05/06/13

E' nato il Movimento "RIGENERARE LA DEMOCRAZIA".

DOCUMENTO POLITICO
“La buona parola: una possibilità per crescere”
Questa crisi, prima che finanziaria, economica, politica, è una crisi di cultura e di valori, alla radice della quale c’è un diffuso atteggiamento di egoismo individualistico, di persone e di gruppi, che pervade anche la classe politica e impedisce di perseguire il bene comune. 

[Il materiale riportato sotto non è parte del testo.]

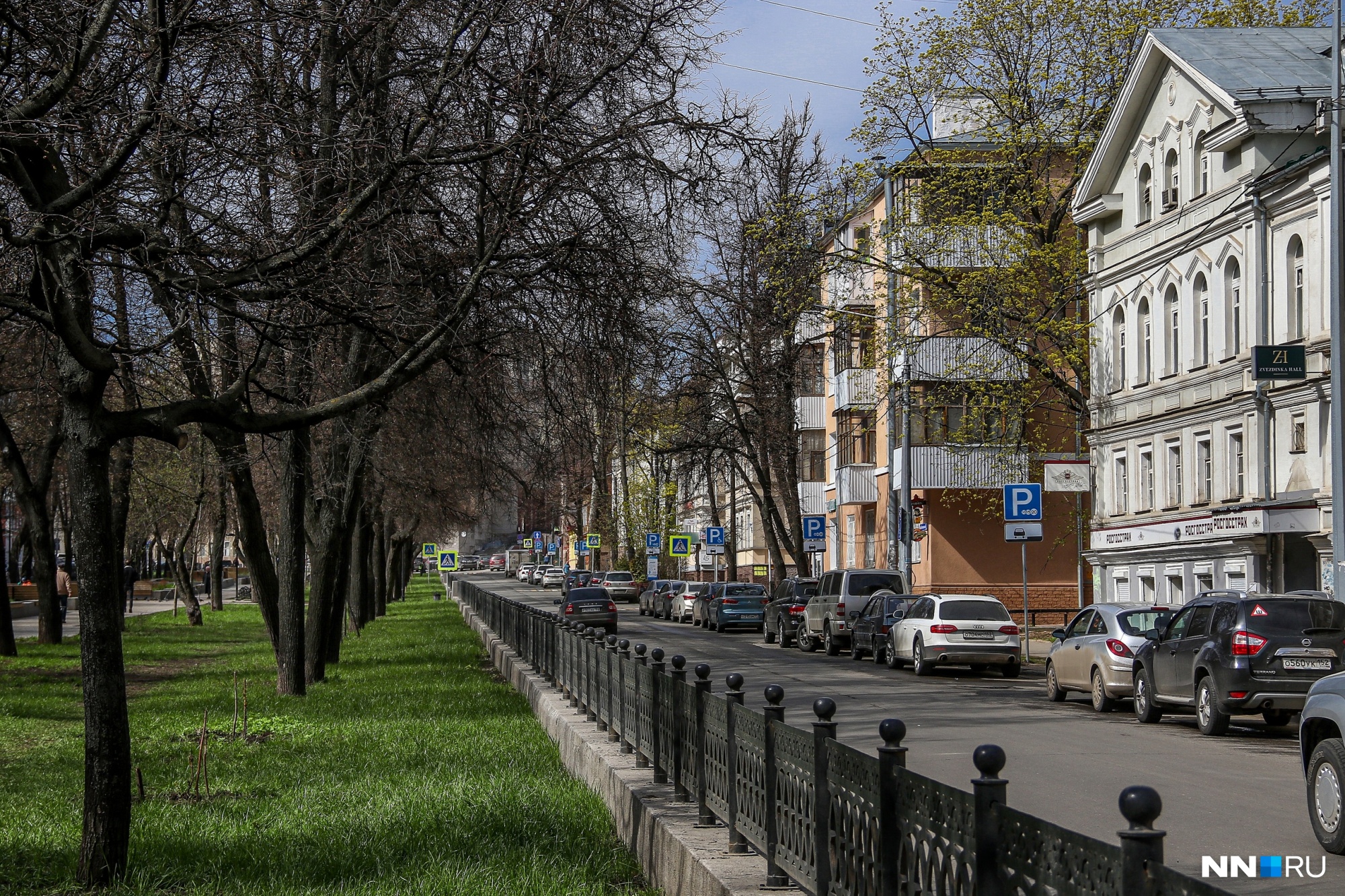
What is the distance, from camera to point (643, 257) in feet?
39.1

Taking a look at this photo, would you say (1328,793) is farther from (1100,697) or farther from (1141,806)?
(1100,697)

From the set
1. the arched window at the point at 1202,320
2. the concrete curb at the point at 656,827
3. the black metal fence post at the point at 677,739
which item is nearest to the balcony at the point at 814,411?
the arched window at the point at 1202,320

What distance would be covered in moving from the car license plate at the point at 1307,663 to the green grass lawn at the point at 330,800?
8.26m

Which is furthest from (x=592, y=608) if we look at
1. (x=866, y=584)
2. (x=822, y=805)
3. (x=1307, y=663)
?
(x=822, y=805)

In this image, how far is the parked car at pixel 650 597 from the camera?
63353 mm

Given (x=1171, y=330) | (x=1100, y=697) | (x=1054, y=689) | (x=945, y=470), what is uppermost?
(x=1171, y=330)

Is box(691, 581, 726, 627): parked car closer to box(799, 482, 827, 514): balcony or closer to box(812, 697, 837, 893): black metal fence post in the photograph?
box(799, 482, 827, 514): balcony

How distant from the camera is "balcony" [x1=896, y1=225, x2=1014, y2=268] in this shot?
35594 mm

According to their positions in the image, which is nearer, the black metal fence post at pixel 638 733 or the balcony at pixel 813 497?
the black metal fence post at pixel 638 733

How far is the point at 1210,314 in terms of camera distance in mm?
33188

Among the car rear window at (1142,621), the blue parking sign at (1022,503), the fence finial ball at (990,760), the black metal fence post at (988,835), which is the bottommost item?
the car rear window at (1142,621)

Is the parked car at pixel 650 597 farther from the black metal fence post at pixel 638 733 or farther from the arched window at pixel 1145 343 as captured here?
the black metal fence post at pixel 638 733

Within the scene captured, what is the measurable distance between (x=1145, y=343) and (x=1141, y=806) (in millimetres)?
35994

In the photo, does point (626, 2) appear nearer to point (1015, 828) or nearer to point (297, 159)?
point (297, 159)
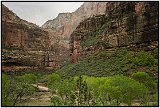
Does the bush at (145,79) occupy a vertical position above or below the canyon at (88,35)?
below

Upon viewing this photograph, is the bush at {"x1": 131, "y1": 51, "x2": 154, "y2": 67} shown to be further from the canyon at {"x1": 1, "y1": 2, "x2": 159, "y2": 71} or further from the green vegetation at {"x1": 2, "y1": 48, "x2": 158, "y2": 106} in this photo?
the canyon at {"x1": 1, "y1": 2, "x2": 159, "y2": 71}

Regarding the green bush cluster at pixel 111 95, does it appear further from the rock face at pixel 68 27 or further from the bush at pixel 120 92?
the rock face at pixel 68 27

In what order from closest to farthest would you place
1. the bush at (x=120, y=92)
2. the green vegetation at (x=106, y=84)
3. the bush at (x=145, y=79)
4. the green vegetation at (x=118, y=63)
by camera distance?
the bush at (x=120, y=92)
the green vegetation at (x=106, y=84)
the bush at (x=145, y=79)
the green vegetation at (x=118, y=63)

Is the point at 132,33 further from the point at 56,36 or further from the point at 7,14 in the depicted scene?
the point at 56,36

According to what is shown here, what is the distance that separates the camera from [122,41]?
6228 cm

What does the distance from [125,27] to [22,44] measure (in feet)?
134

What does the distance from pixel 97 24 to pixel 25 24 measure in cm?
3053

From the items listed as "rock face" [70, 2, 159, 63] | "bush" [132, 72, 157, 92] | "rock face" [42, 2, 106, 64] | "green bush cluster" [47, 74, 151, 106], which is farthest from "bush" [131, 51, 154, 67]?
"rock face" [42, 2, 106, 64]

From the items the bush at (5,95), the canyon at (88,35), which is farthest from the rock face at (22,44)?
the bush at (5,95)

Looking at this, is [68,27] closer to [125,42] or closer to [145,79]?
[125,42]

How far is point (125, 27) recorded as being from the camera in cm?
6156

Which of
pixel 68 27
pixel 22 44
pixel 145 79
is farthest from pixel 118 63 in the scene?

Occorre prendere atto che i partiti così come li conosciamo oggi si sono auto-delegittimati, per colpa di dirigenti politici schiacciati dai loro stessi errori: l'ambizione di trasformare i partiti in monarchie assolute; le decisioni cadute dall’alto; il mancato rispetto delle minoranze e di chi non si omologa; la concezione dell'altro come strumento e non come persona; la sottovalutazione della Politica, come se fosse cosa che si può improvvisare; una pratica politica di contrapposizione e delegittimazione reciproca che divide il Paese.
Le risposte sono due, alternative: o la disperazione e il rifugio in se stessi, o un rinnovato impegno, dove occorre che ognuno faccia la sua parte, a cominciare dalle comunità locali. 
NOI ABBIAMO SCELTO: vogliamo spenderci per favorire il dialogo e l’impegno comune, vogliamo contribuire a ritrovare un nuovo clima di civiltà e di serenità. Come in una grande famiglia, vogliamo partire da chi oggi è il più debole - anche perché, da soli, siamo tutti più deboli. Siamo la prima generazione degli ultimi 60 anni a stare peggio di quella precedente, ma è illusorio aspettare qualche “uomo della provvidenza”: da questa crisi ne usciremo solo facendo squadra, come i nostri padri nel 1948.
RIGENERARE LA DEMOCRAZIA è un Movimento che nasce per superare l’attuale situazione di partiti e movimenti che – dividendoci – hanno consentito ad altri per troppo tempo di governare in vece nostra, con risultati disastrosi per l’Italia e per noi. Partendo da UDC e Scelta Civica, ma al tempo stesso considerando esaurita la loro funzione – per come oggi li conosciamo – e guardando avanti in una ottica di fusione in un unico Partito, sollecitando il coinvolgimento e la partecipazione di tutte le componenti popolari, riformatrici ed europeiste.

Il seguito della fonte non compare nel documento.